Transcribe each of the records below exactly, excluding all pictures.

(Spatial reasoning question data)
%%

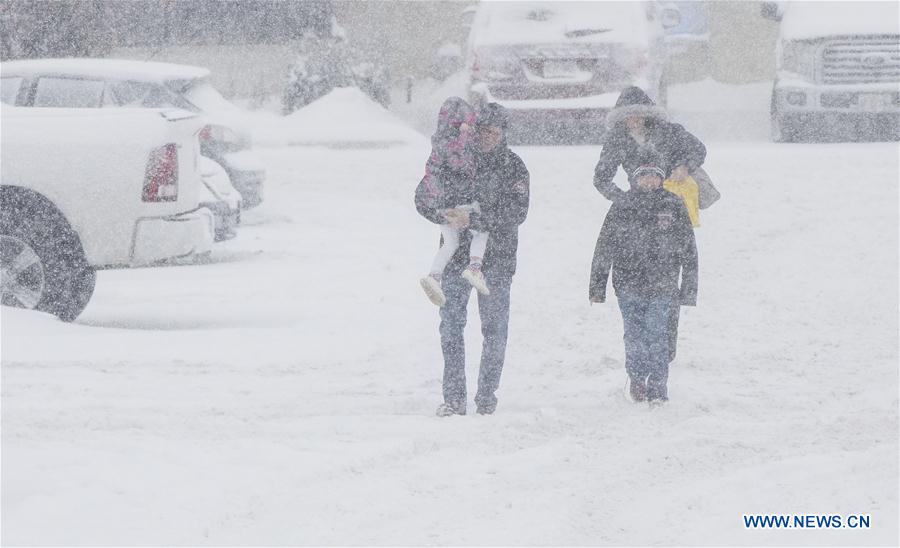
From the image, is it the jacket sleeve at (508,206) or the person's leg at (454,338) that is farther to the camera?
the person's leg at (454,338)

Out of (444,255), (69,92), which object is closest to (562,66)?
(69,92)

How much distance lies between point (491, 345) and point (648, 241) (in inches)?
34.8

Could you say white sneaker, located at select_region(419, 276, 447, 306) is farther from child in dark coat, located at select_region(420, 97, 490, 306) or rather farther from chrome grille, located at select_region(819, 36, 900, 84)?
chrome grille, located at select_region(819, 36, 900, 84)

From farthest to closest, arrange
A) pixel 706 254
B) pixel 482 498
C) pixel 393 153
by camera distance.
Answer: pixel 393 153
pixel 706 254
pixel 482 498

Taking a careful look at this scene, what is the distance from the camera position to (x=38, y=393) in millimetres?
7594

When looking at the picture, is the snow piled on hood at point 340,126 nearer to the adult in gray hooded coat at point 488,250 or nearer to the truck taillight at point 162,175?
the truck taillight at point 162,175

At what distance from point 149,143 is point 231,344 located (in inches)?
49.9

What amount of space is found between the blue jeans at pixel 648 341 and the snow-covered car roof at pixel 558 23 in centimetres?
740

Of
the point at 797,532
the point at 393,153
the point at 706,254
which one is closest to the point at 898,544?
the point at 797,532

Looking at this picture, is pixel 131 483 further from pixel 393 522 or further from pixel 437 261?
pixel 437 261

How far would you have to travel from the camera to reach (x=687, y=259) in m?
7.64

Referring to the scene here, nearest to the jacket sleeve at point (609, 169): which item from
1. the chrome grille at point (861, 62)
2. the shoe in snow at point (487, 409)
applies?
the shoe in snow at point (487, 409)

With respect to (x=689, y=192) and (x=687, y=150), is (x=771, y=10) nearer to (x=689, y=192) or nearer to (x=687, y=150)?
(x=689, y=192)

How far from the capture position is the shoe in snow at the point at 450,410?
7324mm
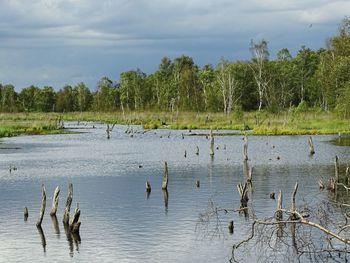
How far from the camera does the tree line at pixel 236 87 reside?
A: 385ft

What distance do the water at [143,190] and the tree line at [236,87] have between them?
101 ft

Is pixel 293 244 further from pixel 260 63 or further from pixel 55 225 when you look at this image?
pixel 260 63

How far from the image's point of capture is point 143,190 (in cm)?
4822

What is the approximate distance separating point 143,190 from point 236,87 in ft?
304

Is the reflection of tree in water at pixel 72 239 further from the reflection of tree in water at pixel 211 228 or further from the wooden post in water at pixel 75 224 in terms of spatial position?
the reflection of tree in water at pixel 211 228

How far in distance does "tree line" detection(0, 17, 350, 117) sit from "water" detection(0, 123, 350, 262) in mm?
30915

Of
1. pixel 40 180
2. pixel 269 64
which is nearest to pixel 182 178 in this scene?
pixel 40 180

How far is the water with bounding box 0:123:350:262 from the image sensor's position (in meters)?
31.2

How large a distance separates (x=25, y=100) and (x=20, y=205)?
6222 inches

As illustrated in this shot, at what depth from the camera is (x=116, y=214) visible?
39.4 metres

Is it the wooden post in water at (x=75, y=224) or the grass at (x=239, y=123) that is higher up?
the grass at (x=239, y=123)

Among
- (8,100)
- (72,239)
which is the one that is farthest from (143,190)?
(8,100)

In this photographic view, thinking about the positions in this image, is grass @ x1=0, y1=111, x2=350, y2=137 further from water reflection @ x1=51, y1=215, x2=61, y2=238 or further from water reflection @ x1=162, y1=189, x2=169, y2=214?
water reflection @ x1=51, y1=215, x2=61, y2=238

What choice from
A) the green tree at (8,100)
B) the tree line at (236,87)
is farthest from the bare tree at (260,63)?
the green tree at (8,100)
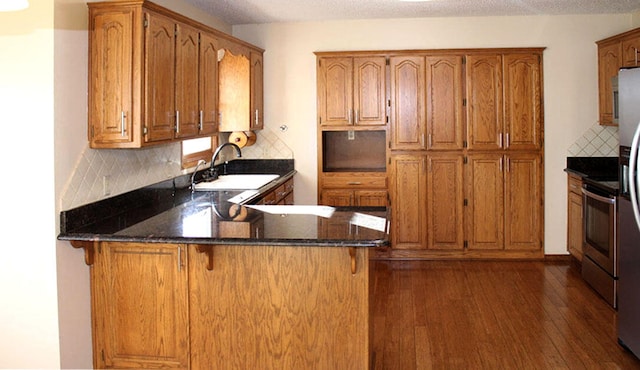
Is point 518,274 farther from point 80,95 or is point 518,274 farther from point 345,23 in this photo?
point 80,95

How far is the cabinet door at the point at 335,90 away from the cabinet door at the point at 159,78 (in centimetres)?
267

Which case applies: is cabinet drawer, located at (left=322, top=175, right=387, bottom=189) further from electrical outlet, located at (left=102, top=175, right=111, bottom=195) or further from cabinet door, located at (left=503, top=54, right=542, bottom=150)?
electrical outlet, located at (left=102, top=175, right=111, bottom=195)

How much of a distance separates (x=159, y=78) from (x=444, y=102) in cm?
341

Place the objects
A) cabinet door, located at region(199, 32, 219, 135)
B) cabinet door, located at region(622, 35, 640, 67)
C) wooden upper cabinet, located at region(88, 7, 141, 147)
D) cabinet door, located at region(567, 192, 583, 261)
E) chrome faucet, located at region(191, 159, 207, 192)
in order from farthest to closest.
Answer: cabinet door, located at region(567, 192, 583, 261) → cabinet door, located at region(622, 35, 640, 67) → chrome faucet, located at region(191, 159, 207, 192) → cabinet door, located at region(199, 32, 219, 135) → wooden upper cabinet, located at region(88, 7, 141, 147)

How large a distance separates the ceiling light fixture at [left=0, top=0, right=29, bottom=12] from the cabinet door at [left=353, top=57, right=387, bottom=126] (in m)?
3.72

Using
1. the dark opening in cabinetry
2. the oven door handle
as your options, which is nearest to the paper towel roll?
the dark opening in cabinetry

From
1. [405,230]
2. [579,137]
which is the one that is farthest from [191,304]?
[579,137]

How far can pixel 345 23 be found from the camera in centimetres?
657

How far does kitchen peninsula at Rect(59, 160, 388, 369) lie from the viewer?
10.7 ft

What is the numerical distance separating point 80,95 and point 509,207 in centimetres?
438

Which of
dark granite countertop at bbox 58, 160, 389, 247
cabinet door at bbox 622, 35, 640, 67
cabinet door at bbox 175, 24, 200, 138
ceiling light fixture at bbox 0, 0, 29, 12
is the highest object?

%%

§ **OUTPUT OF THE TASK**:
From the image, is it the jacket sleeve at (508,206) or the person's leg at (454,338) that is farther to the camera?
the person's leg at (454,338)

Out of (444,255), (69,92), which object is closest to (562,66)?
(69,92)

How much distance lies between point (491, 345) and point (648, 241) (in inches)?
34.8

Could you say white sneaker, located at select_region(419, 276, 447, 306) is farther from child in dark coat, located at select_region(420, 97, 490, 306) or rather farther from chrome grille, located at select_region(819, 36, 900, 84)?
chrome grille, located at select_region(819, 36, 900, 84)

From farthest to closest, arrange
A) pixel 706 254
B) pixel 482 498
C) pixel 393 153
by camera distance.
Answer: pixel 393 153
pixel 706 254
pixel 482 498

Taking a careful look at this scene, what is the distance from the camera position to (x=38, y=393) in millimetres?
7594

When looking at the picture, is the snow piled on hood at point 340,126 nearer to the adult in gray hooded coat at point 488,250 or nearer to the truck taillight at point 162,175?
the truck taillight at point 162,175

At what distance from point 149,143 is point 231,344 located (in inches)?
49.9

What amount of space is found between the blue jeans at pixel 648 341 and the snow-covered car roof at pixel 558 23 in centimetres?
740

Of
the point at 797,532
the point at 393,153
the point at 706,254
which one is closest to the point at 898,544?
the point at 797,532

Looking at this picture, is pixel 131 483 further from pixel 393 522 or further from pixel 437 261?
pixel 437 261

How far would you have to travel from the camera to reach (x=687, y=259) in m?
7.64

Referring to the scene here, nearest to the jacket sleeve at point (609, 169): which item from
1. the chrome grille at point (861, 62)
2. the shoe in snow at point (487, 409)
applies?
the shoe in snow at point (487, 409)

With respect to (x=689, y=192) and (x=687, y=150), is (x=771, y=10) nearer to (x=689, y=192) or nearer to (x=687, y=150)?
(x=689, y=192)

How far from the capture position is the shoe in snow at the point at 450,410?
7324mm
How far from the camera does the tree line at pixel 236 87 reside?
A: 385ft

What distance do the water at [143,190] and the tree line at [236,87] have between them?
101 ft

Is pixel 293 244 further from pixel 260 63 or further from pixel 55 225 when you look at this image?
pixel 260 63

How far from the image's point of capture is point 143,190 (in cm)?
4822

What is the approximate distance separating point 143,190 from point 236,87 in ft?
304

Is the reflection of tree in water at pixel 72 239 further from the reflection of tree in water at pixel 211 228 or further from the wooden post in water at pixel 75 224 in terms of spatial position?
the reflection of tree in water at pixel 211 228

How far in distance does "tree line" detection(0, 17, 350, 117) sit from "water" detection(0, 123, 350, 262) in mm?
30915

Of
1. pixel 40 180
2. pixel 269 64
which is nearest to pixel 182 178 in this scene?
pixel 40 180

How far is the water with bounding box 0:123:350:262 from the image sensor's position (in meters)?
31.2

How large a distance separates (x=25, y=100) and (x=20, y=205)?
6222 inches

As illustrated in this shot, at what depth from the camera is (x=116, y=214) visible?
39.4 metres

Is it the wooden post in water at (x=75, y=224) or the grass at (x=239, y=123) that is higher up?
the grass at (x=239, y=123)

Among
- (8,100)
- (72,239)
which is the one that is farthest from (143,190)?
(8,100)

In this photographic view, thinking about the positions in this image, is grass @ x1=0, y1=111, x2=350, y2=137 further from water reflection @ x1=51, y1=215, x2=61, y2=238 or further from water reflection @ x1=162, y1=189, x2=169, y2=214?
water reflection @ x1=51, y1=215, x2=61, y2=238

What choice from
A) the green tree at (8,100)
B) the tree line at (236,87)
is farthest from the bare tree at (260,63)?
the green tree at (8,100)
Is point 518,274 farther from point 80,95 or is point 518,274 farther from point 345,23 in this photo?
point 80,95

How far is the cabinet door at the point at 335,90 away from the cabinet door at the point at 159,78 (in centimetres)?
267

Which case applies: is cabinet drawer, located at (left=322, top=175, right=387, bottom=189) further from electrical outlet, located at (left=102, top=175, right=111, bottom=195) or further from cabinet door, located at (left=503, top=54, right=542, bottom=150)?
electrical outlet, located at (left=102, top=175, right=111, bottom=195)

How much of a distance separates (x=159, y=78) from (x=444, y=102) in cm?
341

Place the objects
A) cabinet door, located at region(199, 32, 219, 135)
B) cabinet door, located at region(622, 35, 640, 67)
C) wooden upper cabinet, located at region(88, 7, 141, 147)
D) cabinet door, located at region(567, 192, 583, 261)
E) chrome faucet, located at region(191, 159, 207, 192)
in order from farthest to closest.
Answer: cabinet door, located at region(567, 192, 583, 261) → cabinet door, located at region(622, 35, 640, 67) → chrome faucet, located at region(191, 159, 207, 192) → cabinet door, located at region(199, 32, 219, 135) → wooden upper cabinet, located at region(88, 7, 141, 147)

How large a distance separates the ceiling light fixture at [left=0, top=0, right=29, bottom=12] from the cabinet door at [left=353, top=57, right=387, bottom=126] (in m)?
3.72

Using
1. the dark opening in cabinetry
2. the oven door handle
as your options, which is nearest to the paper towel roll?
the dark opening in cabinetry

From
1. [405,230]
2. [579,137]
which is the one that is farthest from [191,304]?
[579,137]

How far can pixel 345 23 be found from the camera in centimetres?
657

How far does kitchen peninsula at Rect(59, 160, 388, 369) lie from the viewer?
10.7 ft

What is the numerical distance separating point 80,95 and point 509,207 in centimetres?
438

Which of
dark granite countertop at bbox 58, 160, 389, 247
cabinet door at bbox 622, 35, 640, 67
cabinet door at bbox 175, 24, 200, 138
ceiling light fixture at bbox 0, 0, 29, 12
is the highest object?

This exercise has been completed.